Nel coro degli indignati speciali contro la Super League o il calcio dei ricchi spicca, per assenza, la voce dell’uomo che oltre un quarto di secolo fa sognava di fare quello che Agnelli ha fatto oggi: mettere insieme i club più ricchi e titolati d’Europa e farli sfidare in continuazione per moltiplicare emozioni, sfide e soldi. Silvio Berlusconi non ha preso parte al dibattito contro la ‘sporca dozzina’ (così ribattezzati in Inghilterra i 12 fondatori della Superlega).

Berlusconi zitto e dagli archivi esce una sua intervista del 1988 nella quale già spiegava come nelle coppe europee “prevalga l’imponderabile” e questo è un problema per chi investe: “Dobbiamo trasformarle in un campionato continentale, con certezze gestionali ed economiche per le società”.
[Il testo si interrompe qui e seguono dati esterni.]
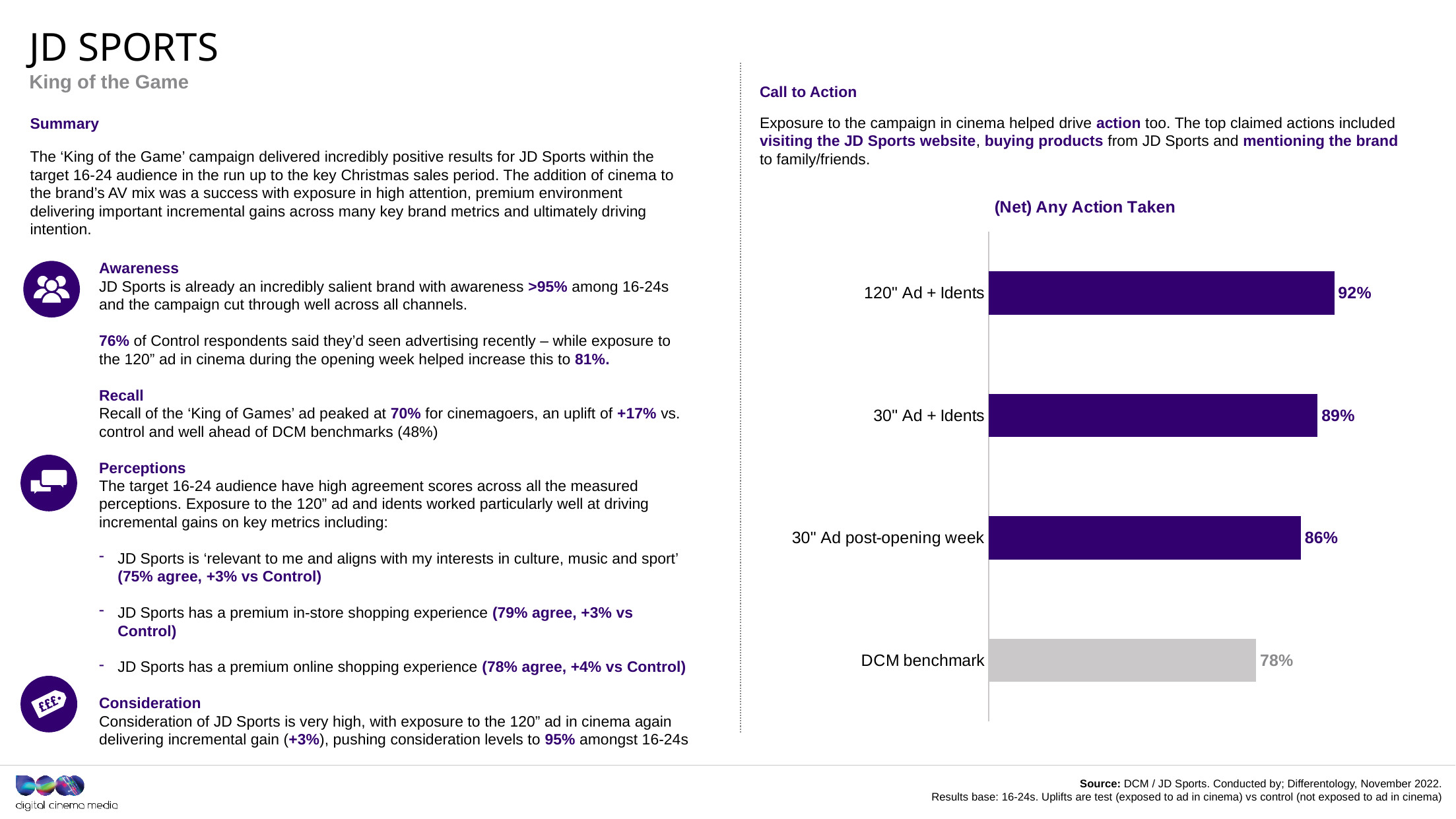
What is the difference between the 30" Ad + Idents value and the 30" Ad post-opening week value in the (Net) Any Action Taken chart? 3% What is the title of the chart on the slide? (Net) Any Action Taken What kind of chart is the (Net) Any Action Taken chart? Bar chart Which category has the lowest value in the (Net) Any Action Taken chart? DCM benchmark What is the value for DCM benchmark in the (Net) Any Action Taken chart? 78% Which category has the highest value in the (Net) Any Action Taken chart? 120" Ad + Idents What is the value for 120" Ad + Idents in the (Net) Any Action Taken chart? 92% What is the value for 30" Ad + Idents in the (Net) Any Action Taken chart? 89% How many categories are shown in the (Net) Any Action Taken chart? 4 What is the value for 30" Ad post-opening week in the (Net) Any Action Taken chart? 86% In the (Net) Any Action Taken chart, which is larger: 30" Ad post-opening week or DCM benchmark? 30" Ad post-opening week What is the difference between the 120" Ad + Idents value and the DCM benchmark value in the (Net) Any Action Taken chart? 14%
Berlusconi “pioniere” della Superlega
Era così convinto dall’idea che qualche anno più tardi aveva messo a studiarla alcuni degli uomini migliori a lui legati: Paolo Taveggia, Rodolfo Echt (poi pioniere con Tele+), Andrea Locatelli e il compianto Marco Bogarelli. Il format del ‘Progetto Gandals’ – così era stato chiamato il dossier – prevedeva un nucleo di 12 grandi club europei come fondatori e due livelli: una superlega d’elite dove far confluire le squadre con meriti sportivi acquisiti nel corso degli anni e poi una Pro-Cup dove mettere le altre in un sistema aperto, che non precludeva dalla partecipazione ai campionati nazionali (anzi) e che si poggiava su un processo di divisione dei ricavi dai nascenti diritti televisivi il più possibile largo.
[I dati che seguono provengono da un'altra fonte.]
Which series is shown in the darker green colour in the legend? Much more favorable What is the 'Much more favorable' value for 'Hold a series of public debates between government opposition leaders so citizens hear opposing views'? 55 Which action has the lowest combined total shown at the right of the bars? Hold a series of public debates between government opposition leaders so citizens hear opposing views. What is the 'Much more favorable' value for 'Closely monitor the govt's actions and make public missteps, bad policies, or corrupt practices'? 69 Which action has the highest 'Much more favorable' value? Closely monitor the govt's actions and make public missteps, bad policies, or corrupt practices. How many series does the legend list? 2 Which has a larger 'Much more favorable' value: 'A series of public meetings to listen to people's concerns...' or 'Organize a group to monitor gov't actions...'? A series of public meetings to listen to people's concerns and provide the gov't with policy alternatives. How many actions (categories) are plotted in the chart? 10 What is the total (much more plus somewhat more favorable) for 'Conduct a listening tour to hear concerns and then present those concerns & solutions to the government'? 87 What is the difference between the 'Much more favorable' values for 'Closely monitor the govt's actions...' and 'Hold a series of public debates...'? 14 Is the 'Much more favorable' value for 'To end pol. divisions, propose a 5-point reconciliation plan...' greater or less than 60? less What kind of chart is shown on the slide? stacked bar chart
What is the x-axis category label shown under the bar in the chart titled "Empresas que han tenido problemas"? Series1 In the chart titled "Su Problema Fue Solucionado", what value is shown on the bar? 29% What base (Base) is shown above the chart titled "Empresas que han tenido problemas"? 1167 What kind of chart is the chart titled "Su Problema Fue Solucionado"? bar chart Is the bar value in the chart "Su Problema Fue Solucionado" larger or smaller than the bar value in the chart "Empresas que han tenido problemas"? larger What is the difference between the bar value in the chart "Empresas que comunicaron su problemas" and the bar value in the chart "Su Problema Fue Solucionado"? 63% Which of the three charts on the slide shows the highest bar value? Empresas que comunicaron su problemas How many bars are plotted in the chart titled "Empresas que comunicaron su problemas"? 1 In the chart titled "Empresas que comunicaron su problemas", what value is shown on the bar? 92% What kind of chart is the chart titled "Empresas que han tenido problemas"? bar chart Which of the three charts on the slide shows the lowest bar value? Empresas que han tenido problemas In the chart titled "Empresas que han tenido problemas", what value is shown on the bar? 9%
Non se ne fece nulla perché la Uefa corse ai ripari e modificò rapidamente il format della Champions League che da pochi anni aveva preso il posto della vecchia Coppa dei Campioni. Diede più slot a nazioni e squadre guida, allungò i calendari e fece arrivare una pioggia sempre crescente di denaro nelle casse dei club che cominciarono a sostenere costi sempre più alti.